Day in Houston at the Zoo and MD Anderson

Curly with one of Robbie’s shirts that he sleeps with
Curly looking at Robbie’s book
A page from the book that we gave to the zoo keepers
Jim & I with Curly. We smiled because he moved to be close to us
Jim in the zoo bird house

Jim and I visited the zoo to give a book of Robbie & Curly to the zoo keepers. They had Curly all set up for us. They said they have never seen Curly so attached to anyone like he was to Robbie. Curly has a few of Robbie’s sloth shirts to sleep with. We are so grateful to the zoo and everything they did for Robbie. Then we walked around to some of Robbie’s favorite places in the zoo on days he was well enough to go beyond seeing Curly. The gift store had new adorable sloths that Robbie would have loved. I had to use self control not to buy them. Missing Robbie ❤

Next we went to MD Anderson for Jim’s appointments. The medical office building is connected to their hospital. Thinking of our sweet boy the entire time we were there. Of course if anyone asked how we were doing, Jim smiled and said fine.
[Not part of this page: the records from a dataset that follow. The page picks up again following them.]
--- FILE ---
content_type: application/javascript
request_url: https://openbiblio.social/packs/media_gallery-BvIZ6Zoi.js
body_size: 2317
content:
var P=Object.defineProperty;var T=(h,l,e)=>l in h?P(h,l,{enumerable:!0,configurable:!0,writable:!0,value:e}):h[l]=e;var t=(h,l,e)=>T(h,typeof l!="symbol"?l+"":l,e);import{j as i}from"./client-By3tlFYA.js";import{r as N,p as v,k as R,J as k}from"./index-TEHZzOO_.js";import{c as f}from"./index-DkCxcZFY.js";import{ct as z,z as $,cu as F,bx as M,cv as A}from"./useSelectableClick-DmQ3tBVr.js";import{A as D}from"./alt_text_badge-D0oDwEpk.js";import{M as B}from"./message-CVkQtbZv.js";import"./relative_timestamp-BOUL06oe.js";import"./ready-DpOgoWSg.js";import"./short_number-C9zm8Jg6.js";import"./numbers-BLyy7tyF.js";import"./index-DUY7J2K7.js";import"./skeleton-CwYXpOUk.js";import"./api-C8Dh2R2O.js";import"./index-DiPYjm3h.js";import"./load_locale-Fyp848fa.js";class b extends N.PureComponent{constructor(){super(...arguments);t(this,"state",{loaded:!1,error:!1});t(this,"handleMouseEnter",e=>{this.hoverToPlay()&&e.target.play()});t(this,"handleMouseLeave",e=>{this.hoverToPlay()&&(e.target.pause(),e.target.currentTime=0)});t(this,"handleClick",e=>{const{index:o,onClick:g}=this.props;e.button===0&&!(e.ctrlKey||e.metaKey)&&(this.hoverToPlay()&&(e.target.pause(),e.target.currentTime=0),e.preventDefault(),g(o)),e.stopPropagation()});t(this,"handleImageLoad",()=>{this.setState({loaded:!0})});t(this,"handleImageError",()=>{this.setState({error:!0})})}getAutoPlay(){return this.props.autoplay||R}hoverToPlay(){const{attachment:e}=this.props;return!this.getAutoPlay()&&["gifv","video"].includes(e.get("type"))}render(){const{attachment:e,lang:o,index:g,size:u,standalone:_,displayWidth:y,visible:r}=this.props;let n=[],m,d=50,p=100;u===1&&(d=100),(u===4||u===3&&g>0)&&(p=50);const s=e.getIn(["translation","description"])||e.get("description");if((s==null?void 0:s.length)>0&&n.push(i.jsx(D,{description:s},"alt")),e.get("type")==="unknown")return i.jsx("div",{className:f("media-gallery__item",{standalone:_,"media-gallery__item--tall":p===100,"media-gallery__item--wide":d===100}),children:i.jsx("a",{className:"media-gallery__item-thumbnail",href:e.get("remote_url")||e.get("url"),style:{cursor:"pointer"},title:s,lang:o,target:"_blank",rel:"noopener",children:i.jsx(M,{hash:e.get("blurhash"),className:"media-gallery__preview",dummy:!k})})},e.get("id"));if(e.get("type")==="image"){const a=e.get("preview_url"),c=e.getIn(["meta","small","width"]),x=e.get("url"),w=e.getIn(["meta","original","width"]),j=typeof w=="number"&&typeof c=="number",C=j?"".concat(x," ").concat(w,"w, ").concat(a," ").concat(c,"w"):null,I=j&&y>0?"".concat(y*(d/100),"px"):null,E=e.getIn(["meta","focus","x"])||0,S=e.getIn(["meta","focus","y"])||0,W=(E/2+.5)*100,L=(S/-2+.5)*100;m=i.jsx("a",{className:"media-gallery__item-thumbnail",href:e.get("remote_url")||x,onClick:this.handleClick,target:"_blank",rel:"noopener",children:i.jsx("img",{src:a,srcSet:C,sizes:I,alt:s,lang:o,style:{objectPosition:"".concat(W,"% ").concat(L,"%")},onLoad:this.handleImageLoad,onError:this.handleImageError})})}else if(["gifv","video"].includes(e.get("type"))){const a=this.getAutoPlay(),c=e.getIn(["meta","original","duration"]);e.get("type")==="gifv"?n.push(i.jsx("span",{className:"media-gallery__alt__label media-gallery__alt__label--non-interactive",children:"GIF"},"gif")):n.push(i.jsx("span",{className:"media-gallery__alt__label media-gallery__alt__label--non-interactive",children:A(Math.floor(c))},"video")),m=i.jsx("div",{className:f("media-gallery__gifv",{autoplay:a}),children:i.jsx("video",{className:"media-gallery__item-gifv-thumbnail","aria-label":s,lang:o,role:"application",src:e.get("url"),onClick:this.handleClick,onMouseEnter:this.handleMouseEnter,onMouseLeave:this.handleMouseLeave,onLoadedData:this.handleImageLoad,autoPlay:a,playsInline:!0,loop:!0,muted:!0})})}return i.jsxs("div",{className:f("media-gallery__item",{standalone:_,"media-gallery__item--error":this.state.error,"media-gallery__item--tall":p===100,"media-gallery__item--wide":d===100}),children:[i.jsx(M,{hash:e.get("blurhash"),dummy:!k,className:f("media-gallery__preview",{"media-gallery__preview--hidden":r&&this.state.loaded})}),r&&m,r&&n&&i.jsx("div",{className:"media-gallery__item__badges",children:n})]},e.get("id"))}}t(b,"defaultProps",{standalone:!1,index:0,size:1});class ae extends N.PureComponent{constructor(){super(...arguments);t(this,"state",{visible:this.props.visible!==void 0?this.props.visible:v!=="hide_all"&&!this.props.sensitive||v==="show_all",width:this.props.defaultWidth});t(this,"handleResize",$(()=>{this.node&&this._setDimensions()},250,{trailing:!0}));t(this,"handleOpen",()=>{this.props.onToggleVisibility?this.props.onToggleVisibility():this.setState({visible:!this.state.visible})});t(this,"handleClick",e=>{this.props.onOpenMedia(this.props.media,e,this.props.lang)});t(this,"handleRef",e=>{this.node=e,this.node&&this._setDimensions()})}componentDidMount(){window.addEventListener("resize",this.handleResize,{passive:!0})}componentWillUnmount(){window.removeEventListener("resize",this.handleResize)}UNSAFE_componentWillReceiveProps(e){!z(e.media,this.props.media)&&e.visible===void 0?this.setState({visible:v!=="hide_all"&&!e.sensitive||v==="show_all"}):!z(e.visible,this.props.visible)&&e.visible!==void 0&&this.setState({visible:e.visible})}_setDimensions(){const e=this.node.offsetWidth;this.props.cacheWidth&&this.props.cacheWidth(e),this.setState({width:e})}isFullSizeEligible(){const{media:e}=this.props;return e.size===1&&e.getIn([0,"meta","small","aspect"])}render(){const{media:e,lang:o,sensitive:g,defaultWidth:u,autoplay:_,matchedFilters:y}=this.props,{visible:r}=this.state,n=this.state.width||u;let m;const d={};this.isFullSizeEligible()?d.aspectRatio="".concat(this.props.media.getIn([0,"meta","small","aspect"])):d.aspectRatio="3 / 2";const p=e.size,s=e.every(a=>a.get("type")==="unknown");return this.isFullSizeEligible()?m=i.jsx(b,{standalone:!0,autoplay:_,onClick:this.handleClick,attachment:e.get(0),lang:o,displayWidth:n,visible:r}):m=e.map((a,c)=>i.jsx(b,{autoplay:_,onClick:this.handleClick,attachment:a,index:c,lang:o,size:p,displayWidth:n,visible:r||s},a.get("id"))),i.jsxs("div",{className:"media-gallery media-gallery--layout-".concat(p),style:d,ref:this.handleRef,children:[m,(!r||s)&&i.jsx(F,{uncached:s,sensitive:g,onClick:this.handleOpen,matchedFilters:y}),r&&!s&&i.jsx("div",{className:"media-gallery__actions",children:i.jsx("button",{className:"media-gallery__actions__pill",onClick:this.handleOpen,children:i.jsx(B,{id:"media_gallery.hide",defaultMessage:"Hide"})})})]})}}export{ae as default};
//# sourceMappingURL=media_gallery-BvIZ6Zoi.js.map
I was going to hibernate in the building, but Jim hinted that I could stay with him. It is difficult to be in the caretaker role again. Not as much as Robbie, but it could be someday, which scares me. He does have a cancer that you can live with for a long time if it doesn’t become aggressive. You just never know when this could happen. It is called CLL. The greatest side affect from this cancer is extreme fatigue. He is either tired or sleeping most of the time. His symptoms probably started at least a year ago, but we both thought it was due to the stress of Robbie being so sick. His daily chemo drugs so far are keeping everything stable and the swelling on his lymph system went down.

From the Mayo Clinic website:

Chronic lymphocytic leukemia (CLL) is a type of cancer of the blood and bone marrow — the spongy tissue inside bones where blood cells are made.

The term “chronic” in chronic lymphocytic leukemia comes from the fact that it typically progresses more slowly than other types of leukemia. The term “lymphocytic” in chronic lymphocytic leukemia comes from the cells affected by the disease — a group of white blood cells called lymphocytes, which help your body fight infection.